Le bâtiment abrite des centaines de serveurs. En tournant jour et nuit, ces derniers dégagent de la chaleur, d’où la nécessité de refroidir en permanence les data centers, pour maintenir les installations en dessous de 27 °C. À l’arrivée, ces fermes de serveurs consomment une énergie folle. L’un des futurs sites, qui doit voir le jour dans l’enceinte du grand port maritime de Marseille, pourrait consommer jusqu’à 241 millions de kWh (consommation maximale théorique), soit autant qu’un quartier de 100 000 habitants !

Baptisé MRS5, il appartient à Digital Realty, une multinationale américaine brassant 5 milliards d’euros de chiffre d’affaires, qui loue ses serveurs à de gros clients (Microsoft, Amazon, Bouygues, SFR, État français…). Elle détient déjà quatre data centers dans la cité phocéenne.

« Il n’y a pas que l’électricité, précise Patrick, en connaisseur. Pour refroidir ses data centers, Digital Realty pompe l’eau d’une galerie souterraine construite du temps de l’exploitation des mines de Gardanne, à 14 kilomètres d’ici. L’eau d’infiltration est captée par la multinationale car elle est fraîche, autour de 15 °C. Mais quand elle est rejetée à la mer, sa température est deux fois plus élevée ! Sur le plan environnemental, ça ne me semble pas terrible… »

Le mirage du Cloud

Nouvelle halte. Patrick tient à nous faire découvrir un belvédère qu’on ne trouve dans aucun guide touristique, mais que le retraité affectionne parce qu’il offre une vue imprenable sur le plus spectaculaire des data centers marseillais.
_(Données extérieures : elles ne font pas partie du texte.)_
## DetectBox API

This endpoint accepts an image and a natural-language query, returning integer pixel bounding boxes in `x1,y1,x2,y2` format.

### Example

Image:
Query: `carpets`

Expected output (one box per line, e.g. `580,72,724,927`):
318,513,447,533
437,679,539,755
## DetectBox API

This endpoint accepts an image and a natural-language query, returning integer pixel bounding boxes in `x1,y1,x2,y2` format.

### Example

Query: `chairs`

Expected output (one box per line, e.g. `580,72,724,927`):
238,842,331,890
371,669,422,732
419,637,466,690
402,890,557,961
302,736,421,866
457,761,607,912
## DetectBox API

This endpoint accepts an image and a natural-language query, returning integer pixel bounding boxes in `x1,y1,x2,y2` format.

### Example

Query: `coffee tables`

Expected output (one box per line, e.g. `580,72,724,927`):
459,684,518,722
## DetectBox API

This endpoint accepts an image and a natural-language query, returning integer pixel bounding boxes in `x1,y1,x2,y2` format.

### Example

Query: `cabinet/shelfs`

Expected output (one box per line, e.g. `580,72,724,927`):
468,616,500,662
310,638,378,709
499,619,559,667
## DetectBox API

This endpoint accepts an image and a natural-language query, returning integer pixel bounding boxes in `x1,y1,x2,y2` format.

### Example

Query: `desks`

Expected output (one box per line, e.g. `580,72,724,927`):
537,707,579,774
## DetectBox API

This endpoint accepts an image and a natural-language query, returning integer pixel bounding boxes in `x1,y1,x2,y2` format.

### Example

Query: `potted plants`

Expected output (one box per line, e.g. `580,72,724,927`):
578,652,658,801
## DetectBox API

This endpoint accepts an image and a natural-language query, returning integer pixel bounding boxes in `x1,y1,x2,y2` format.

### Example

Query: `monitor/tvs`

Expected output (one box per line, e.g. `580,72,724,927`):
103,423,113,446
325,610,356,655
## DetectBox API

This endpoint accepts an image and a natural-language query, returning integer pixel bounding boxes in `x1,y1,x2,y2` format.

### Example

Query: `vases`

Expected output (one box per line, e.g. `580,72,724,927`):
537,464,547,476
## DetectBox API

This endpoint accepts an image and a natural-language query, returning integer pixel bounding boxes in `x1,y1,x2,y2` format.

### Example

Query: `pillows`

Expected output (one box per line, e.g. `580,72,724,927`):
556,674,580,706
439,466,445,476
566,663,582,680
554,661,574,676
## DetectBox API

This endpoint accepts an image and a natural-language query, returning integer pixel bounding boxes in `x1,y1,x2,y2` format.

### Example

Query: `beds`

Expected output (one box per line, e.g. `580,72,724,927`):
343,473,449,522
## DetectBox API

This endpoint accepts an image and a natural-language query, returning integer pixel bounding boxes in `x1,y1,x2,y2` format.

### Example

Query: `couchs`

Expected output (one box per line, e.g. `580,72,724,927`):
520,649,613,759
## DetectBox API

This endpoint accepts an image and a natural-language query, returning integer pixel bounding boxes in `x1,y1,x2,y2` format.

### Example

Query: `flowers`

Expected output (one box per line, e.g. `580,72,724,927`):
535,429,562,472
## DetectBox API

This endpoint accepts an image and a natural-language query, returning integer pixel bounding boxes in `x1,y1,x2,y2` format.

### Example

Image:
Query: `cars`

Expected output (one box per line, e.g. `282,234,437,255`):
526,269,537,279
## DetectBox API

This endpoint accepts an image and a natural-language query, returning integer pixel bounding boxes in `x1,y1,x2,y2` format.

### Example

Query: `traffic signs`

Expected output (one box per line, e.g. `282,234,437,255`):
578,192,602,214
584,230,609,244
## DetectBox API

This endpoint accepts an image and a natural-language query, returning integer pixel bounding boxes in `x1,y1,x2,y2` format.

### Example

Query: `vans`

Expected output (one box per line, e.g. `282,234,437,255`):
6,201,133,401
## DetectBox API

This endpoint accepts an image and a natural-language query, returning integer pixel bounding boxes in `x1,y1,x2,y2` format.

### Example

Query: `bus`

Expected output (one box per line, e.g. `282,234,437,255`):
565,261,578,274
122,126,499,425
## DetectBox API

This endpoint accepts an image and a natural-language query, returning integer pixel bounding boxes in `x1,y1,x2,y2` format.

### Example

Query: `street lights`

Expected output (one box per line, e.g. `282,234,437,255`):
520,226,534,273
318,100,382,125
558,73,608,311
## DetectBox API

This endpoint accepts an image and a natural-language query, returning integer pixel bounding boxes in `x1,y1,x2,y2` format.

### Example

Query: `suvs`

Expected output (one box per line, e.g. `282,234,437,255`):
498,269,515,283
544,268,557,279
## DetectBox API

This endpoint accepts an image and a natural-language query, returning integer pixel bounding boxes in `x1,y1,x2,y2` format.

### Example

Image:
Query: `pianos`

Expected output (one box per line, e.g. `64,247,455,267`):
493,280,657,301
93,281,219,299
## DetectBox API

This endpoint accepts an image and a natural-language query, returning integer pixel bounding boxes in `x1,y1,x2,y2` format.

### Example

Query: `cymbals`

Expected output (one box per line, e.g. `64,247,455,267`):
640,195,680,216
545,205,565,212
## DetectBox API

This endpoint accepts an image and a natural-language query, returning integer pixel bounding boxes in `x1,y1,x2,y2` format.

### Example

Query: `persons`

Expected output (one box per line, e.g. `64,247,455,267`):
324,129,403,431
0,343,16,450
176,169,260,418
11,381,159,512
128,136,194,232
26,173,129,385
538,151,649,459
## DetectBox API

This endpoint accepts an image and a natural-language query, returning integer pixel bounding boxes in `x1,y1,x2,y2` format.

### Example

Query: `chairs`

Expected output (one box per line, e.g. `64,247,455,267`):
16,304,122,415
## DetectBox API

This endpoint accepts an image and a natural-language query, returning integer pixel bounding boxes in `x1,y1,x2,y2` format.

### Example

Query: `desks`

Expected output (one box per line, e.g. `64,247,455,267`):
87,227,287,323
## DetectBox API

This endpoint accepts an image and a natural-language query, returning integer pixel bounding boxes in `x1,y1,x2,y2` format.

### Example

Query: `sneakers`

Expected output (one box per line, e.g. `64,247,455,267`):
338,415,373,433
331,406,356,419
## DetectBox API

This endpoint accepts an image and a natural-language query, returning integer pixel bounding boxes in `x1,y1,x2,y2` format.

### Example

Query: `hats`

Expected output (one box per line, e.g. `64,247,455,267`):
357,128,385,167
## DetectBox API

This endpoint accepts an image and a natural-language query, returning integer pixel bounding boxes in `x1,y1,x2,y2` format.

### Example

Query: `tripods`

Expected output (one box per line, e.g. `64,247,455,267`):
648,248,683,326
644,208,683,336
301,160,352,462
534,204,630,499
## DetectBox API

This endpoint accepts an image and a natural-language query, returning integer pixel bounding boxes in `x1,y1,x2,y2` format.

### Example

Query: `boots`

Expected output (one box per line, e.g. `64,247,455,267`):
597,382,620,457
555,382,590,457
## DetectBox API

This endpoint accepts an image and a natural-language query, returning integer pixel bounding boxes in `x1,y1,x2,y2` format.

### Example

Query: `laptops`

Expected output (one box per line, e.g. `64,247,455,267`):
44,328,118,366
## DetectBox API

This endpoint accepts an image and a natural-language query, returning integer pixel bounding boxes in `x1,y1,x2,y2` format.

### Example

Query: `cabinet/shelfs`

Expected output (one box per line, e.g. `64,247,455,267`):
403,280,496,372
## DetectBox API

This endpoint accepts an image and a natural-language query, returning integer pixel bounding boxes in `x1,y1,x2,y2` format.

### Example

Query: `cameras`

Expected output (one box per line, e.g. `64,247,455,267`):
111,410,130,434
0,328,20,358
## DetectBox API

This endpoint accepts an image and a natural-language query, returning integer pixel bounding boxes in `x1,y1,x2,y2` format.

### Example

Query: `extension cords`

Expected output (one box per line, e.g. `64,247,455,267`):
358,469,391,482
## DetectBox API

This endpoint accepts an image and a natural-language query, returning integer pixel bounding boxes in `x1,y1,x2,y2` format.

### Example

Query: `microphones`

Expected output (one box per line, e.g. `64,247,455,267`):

D’un geste large, il désigne le panorama : au premier plan, le quadruple ruban d’asphalte de l’A55, qui grignote inlassablement le littoral en direction du nord.

Au loin, la Méditerranée miroitant sous le soleil, avec ses ferrys massifs comme des immeubles, amarrés sur les quais du grand port maritime. Entre les deux, le clou de la visite : une silhouette de béton grisâtre de 250 mètres de long, surmontée d’armatures métalliques, qui fut autrefois un bunker surnommé Martha, que les nazis destinaient à accueillir leurs sous-marins mais qu’ils n’eurent jamais le temps d’achever. Aujourd’hui, Martha abrite les 7 000 mètres carrés du data center MRS3 de Digital Realty.

La multinationale, débarquée à Marseille il y a dix ans, a fédéré contre elle un cortège d’opposants peu nombreux mais hyperactifs. On y trouve, outre Patrick Robert, une poignée d’élus locaux dont Sébastien Barles, adjoint au maire de Marseille à la transition écologique, ainsi qu’un collectif au nom poétique (Le nuage était sous nos pieds). « Cela évoque la matérialité du Cloud (stockage de données sur des serveurs situés à distance – NDLR), nous expliquent les membres du collectif. Ce mode de stockage est présenté comme une chose éthérée, vaporeuse, alors qu’il implique des infrastructures bien physiques. »

« Une forme de prédation à la fois foncière et énergétique »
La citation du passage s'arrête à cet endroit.